La „Dissertation sur les raisons d'établir ou d'abroger les lois“ est pleine d'un noble esprit d'humanité et du juste sentiment de la cruauté et de la déraison de tant de lois qui ont leur origine dans les temps barbares. Le roi plaide éloquemment et invoque toutes les considérations, tous les sentiments de justice pour l'abolition des lois cruelles et des pratiques judiciaires alors encore en vigueur.

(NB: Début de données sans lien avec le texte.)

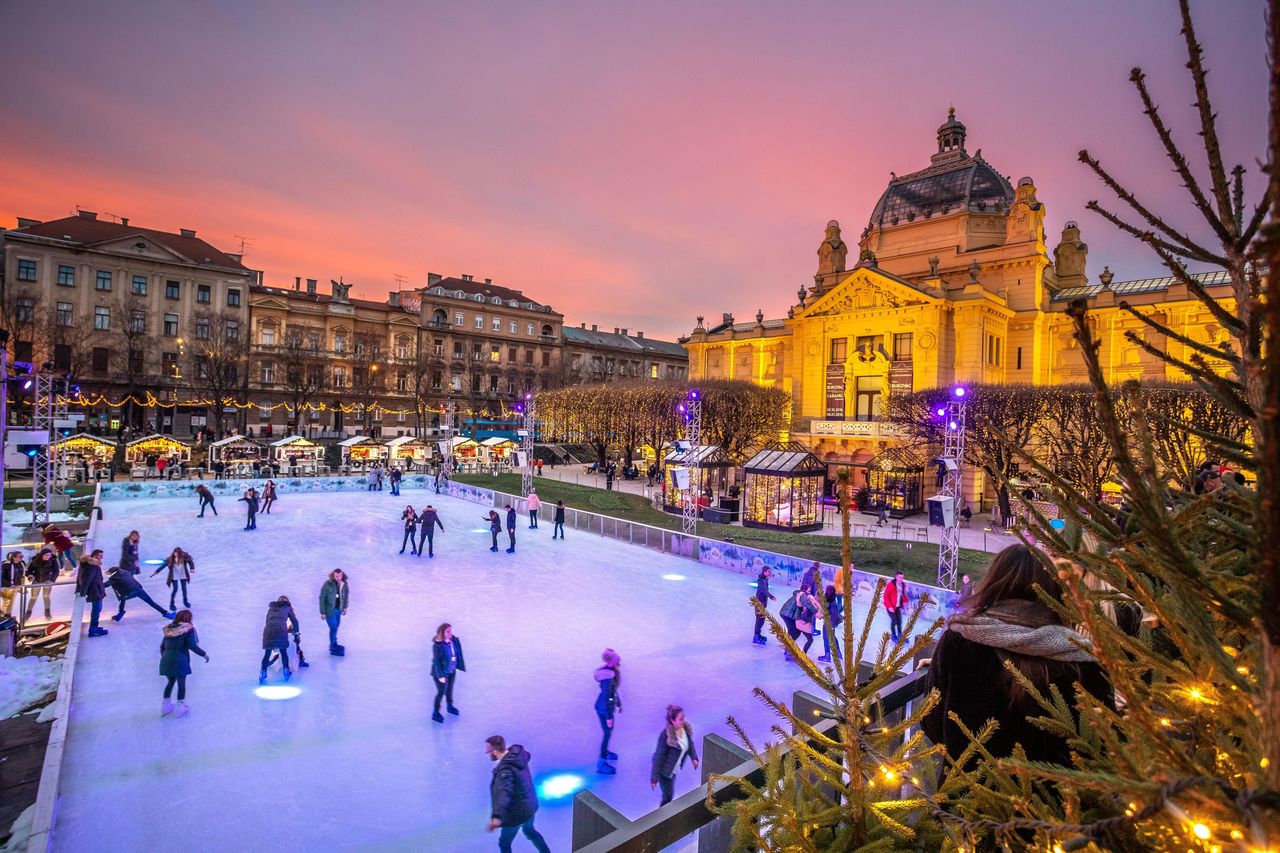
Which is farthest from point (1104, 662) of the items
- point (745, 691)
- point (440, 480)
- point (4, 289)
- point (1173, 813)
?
point (4, 289)

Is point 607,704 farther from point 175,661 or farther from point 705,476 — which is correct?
point 705,476

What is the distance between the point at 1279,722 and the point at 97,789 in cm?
963

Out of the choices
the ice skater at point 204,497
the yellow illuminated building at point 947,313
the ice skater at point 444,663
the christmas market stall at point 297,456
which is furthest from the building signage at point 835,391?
the ice skater at point 444,663

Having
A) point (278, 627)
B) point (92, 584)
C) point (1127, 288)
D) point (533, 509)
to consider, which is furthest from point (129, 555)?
point (1127, 288)

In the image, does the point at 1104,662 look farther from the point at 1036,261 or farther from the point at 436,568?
the point at 1036,261

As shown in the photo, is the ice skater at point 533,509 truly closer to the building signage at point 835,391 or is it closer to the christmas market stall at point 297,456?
the christmas market stall at point 297,456

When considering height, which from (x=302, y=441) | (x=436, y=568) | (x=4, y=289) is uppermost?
(x=4, y=289)

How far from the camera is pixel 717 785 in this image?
8.07 ft

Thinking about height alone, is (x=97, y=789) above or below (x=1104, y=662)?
below

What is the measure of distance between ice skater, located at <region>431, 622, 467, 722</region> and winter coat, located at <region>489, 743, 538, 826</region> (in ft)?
9.93

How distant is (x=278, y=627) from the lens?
9.61m

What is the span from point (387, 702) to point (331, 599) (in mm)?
2542

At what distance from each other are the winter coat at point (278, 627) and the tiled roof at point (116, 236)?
5751 cm

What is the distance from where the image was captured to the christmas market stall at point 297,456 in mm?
39688
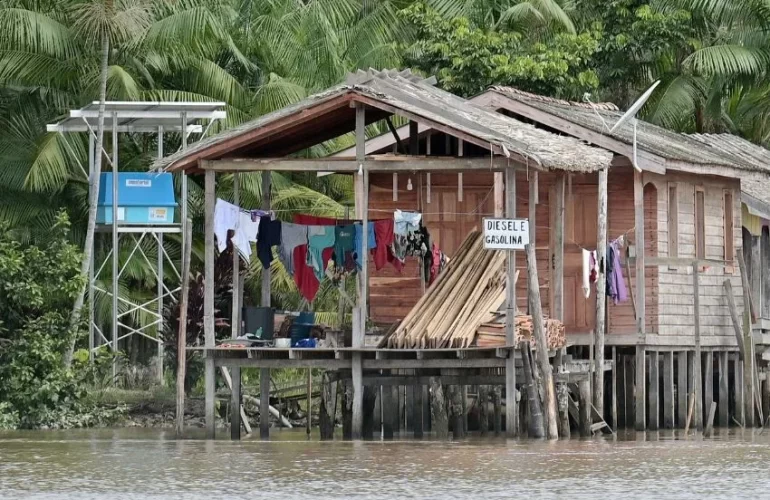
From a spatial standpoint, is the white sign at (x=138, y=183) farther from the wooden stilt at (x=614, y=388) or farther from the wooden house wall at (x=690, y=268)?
the wooden house wall at (x=690, y=268)

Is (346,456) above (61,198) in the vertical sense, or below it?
below

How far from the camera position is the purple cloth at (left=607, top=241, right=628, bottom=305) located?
26562 millimetres

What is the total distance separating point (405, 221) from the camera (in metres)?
24.6

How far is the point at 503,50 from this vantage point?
35.0 m

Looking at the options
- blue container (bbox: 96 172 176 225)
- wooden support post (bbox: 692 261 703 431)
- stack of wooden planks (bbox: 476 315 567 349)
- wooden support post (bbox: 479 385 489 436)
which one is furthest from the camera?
blue container (bbox: 96 172 176 225)

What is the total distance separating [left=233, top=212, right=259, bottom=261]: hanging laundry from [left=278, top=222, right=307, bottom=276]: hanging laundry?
45cm

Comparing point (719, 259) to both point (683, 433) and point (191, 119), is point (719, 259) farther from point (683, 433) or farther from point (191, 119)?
point (191, 119)

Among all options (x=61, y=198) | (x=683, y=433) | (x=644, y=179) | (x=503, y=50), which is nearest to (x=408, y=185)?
(x=644, y=179)

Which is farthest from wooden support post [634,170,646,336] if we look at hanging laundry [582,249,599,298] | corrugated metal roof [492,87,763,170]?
hanging laundry [582,249,599,298]

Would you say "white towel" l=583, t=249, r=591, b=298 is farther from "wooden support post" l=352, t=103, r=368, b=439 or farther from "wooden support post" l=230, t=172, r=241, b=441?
"wooden support post" l=230, t=172, r=241, b=441

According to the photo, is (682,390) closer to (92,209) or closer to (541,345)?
(541,345)

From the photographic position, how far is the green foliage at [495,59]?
34.4 metres

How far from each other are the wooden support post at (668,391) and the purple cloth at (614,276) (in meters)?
1.79

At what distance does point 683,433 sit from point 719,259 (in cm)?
359
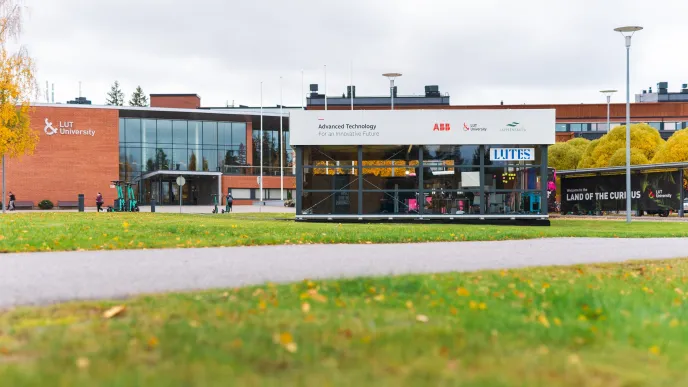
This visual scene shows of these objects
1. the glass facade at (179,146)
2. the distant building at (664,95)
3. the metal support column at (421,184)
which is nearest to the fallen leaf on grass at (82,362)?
the metal support column at (421,184)

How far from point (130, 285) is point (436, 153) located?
900 inches

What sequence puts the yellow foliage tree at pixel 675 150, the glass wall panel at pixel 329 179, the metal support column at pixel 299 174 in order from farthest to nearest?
the yellow foliage tree at pixel 675 150, the glass wall panel at pixel 329 179, the metal support column at pixel 299 174

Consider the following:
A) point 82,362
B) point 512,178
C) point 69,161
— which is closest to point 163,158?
point 69,161

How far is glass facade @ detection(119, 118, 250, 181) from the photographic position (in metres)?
66.0

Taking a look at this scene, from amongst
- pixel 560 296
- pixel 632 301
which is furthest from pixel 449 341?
pixel 632 301

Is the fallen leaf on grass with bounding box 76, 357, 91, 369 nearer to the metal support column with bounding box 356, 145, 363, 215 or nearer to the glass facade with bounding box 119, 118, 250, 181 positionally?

L'artiste a traduit l'idée de cette dissertation dans un groupe qui nous montre un démon grisonnant, aux ailes amaigries et dénudées; puis un génie jeune, le génie des temps nouveaux, ayant le profil de Frédéric, et de puissantes ailes d'aigle, qui arrache d'un mouvement énergique à l'étreinte du monstre la faux meurtrière.

LXIX.

Datée de Potsdam, le 24 septembre 1751, „Instruction pour le Major Borcke“ a trait à l'éducation du neveu du roi, héritier présomptif de la couronne, dont le soin avait été confié à cet officier; elle contient les principes d'après lesquels le jeune prince devait être instruit et formé dans les premières années de l'adolescence. Frédéric II insiste tout particulièrement sur l'importance qu'il y a à éveiller de bonne heure chez l'enfant l'esprit militaire et le goût des armes.

„Je veux que, quand il sera plus âgé, il commence à faire le service de lieutenant pour qu'il passe tous les grades.“

Le dessin de Menzel montre le petit prince au moment où son gouverneur prend dans le coffre aux armes les insignes de sa charge, l'esponton et l'épée, pour en montrer l'usage à son élève.